Le Poids des images


À quelques mois de distance, Télérama a choisi d’illustrer deux films très différents par deux photogrammes à la même mise en scène. Les films sont Chaque jour est une fête de Dima El-Horr (2010) dans le numéro du 2 juillet 2011 et Il était une fois dans l’Ouest de Sergio Leone (1968) dans le numéro du 13 octobre 2012. Pour ces deux films, l’hebdomadaire cathodique choisit le même cadre où un personnage venant de face et au loin s’inscrit entre les jambes d’un autre très proche et de dos.

Ce sont des extraits des films, donc ces scènes existent vraiment dans lesdits films. Elles s’inscrivent dans une histoire et une séquence alors qu’ici, il ne sera question que des photogrammes. C’est la limite de l’exercice.

Mais, à propos de ces photogrammes, je n’ai pas pu m’empêcher de penser que la personne chargée de trier les illustrations a précisément sorti ces images parce qu’elles renvoient à des clichés faciles encore confortablement installés dans nos esprits et immédiatement déchiffrables : la femme gouverne par son sexe, l’homme gouverne par son colt. C’est ce que nous disent ces deux images et il n’était pas nécessaire de les rapprocher pour le relever, même si le rapprochement rend le discours encore plus criant.

Le pessimiste reconnaîtra avec Marcela Iacub que, « pour les femmes des sociétés démocratiques contemporaines, le sexe continue à être quelque chose qu’elles échangent contre des positions sociales, contre des biens matériels et symboliques » (Libération, 9 novembre 2012). La photographie de Chaque jour est une fête rappelle les pin-up d’Art Frahm qui, dans les années 1950, s’était spécialisé dans le « oups, j’ai fait tomber ma culotte ! », c’est-à-dire dans la représentation de femmes qui perdaient leur culotte en public en conservant leur air ingénu.

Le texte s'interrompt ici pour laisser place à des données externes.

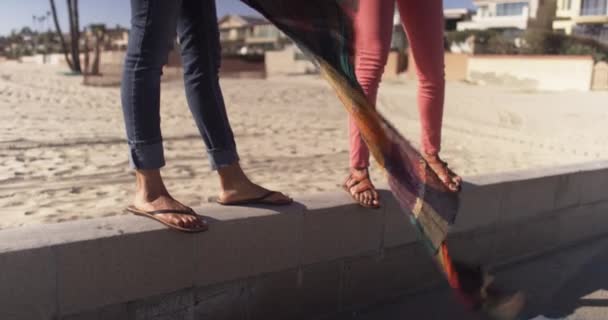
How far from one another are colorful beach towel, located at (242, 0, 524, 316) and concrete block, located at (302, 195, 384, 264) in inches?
13.2

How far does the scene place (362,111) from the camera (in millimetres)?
2125

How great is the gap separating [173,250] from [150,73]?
62 centimetres

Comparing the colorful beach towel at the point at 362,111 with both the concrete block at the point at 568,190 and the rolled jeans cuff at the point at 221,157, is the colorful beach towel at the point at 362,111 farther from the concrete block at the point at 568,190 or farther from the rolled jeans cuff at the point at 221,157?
the concrete block at the point at 568,190

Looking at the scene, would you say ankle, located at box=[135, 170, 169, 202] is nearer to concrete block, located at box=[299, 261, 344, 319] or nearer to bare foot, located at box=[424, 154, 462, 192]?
concrete block, located at box=[299, 261, 344, 319]

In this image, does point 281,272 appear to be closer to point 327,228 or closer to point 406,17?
point 327,228

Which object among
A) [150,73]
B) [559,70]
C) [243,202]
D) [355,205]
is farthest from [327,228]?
[559,70]

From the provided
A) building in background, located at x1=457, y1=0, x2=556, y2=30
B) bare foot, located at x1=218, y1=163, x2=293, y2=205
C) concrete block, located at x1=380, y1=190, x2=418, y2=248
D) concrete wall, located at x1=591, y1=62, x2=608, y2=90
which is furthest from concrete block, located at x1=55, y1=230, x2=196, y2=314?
building in background, located at x1=457, y1=0, x2=556, y2=30

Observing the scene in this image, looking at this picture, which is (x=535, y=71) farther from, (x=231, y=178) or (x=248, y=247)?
(x=248, y=247)

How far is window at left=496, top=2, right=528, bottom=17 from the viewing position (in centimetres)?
5522

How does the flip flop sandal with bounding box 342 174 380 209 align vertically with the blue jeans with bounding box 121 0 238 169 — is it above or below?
below

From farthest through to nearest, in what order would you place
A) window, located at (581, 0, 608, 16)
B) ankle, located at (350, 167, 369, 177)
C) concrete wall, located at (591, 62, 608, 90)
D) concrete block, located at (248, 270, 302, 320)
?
1. window, located at (581, 0, 608, 16)
2. concrete wall, located at (591, 62, 608, 90)
3. ankle, located at (350, 167, 369, 177)
4. concrete block, located at (248, 270, 302, 320)

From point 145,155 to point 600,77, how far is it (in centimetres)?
2435

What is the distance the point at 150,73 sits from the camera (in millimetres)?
2074

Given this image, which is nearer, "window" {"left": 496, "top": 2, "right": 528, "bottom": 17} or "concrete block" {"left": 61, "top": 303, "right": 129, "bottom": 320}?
"concrete block" {"left": 61, "top": 303, "right": 129, "bottom": 320}
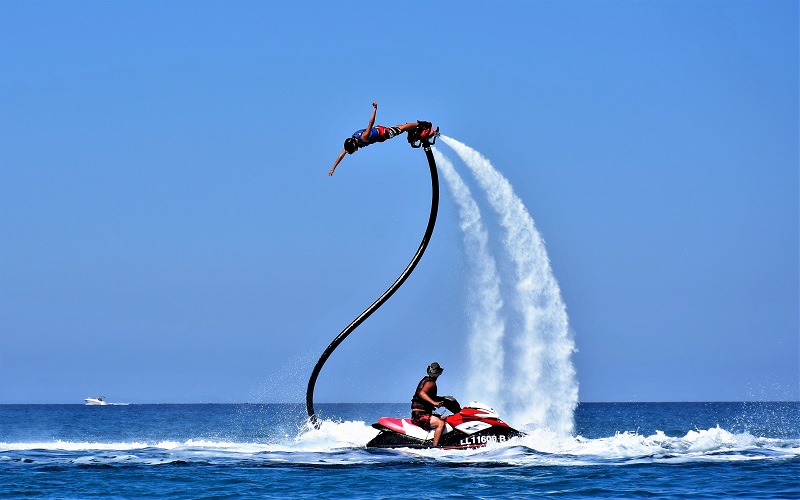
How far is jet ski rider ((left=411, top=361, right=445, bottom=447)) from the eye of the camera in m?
27.5

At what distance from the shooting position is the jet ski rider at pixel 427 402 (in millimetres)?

L’optimiste constatera que ces images sont juste instantanément compréhensibles par le lecteur au milieu des foisonnantes pages de programmes des dizaines de chaînes proposées par l’hebdomadaire. Et quoi de mieux que des clichés, sexe (féminin) et violence (masculine), pour attirer l’attention ? Il ne verra là qu’une stratégie de la rédaction pour amener le lecteur à découvrir des films qu’il n’aurait peut-être pas remarqués autrement. Après tout, Billy Wilder disait : « il y a une valeur dans les clichés, car on peut élaborer à partir d’eux. C’est un dénominateur commun entre moi et le spectateur, qui me permet ensuite de faire un commentaire supplémentaire » (entretien avec Michel Ciment, Positif, N°155, janvier 1974). Tout sera donc dans le commentaire.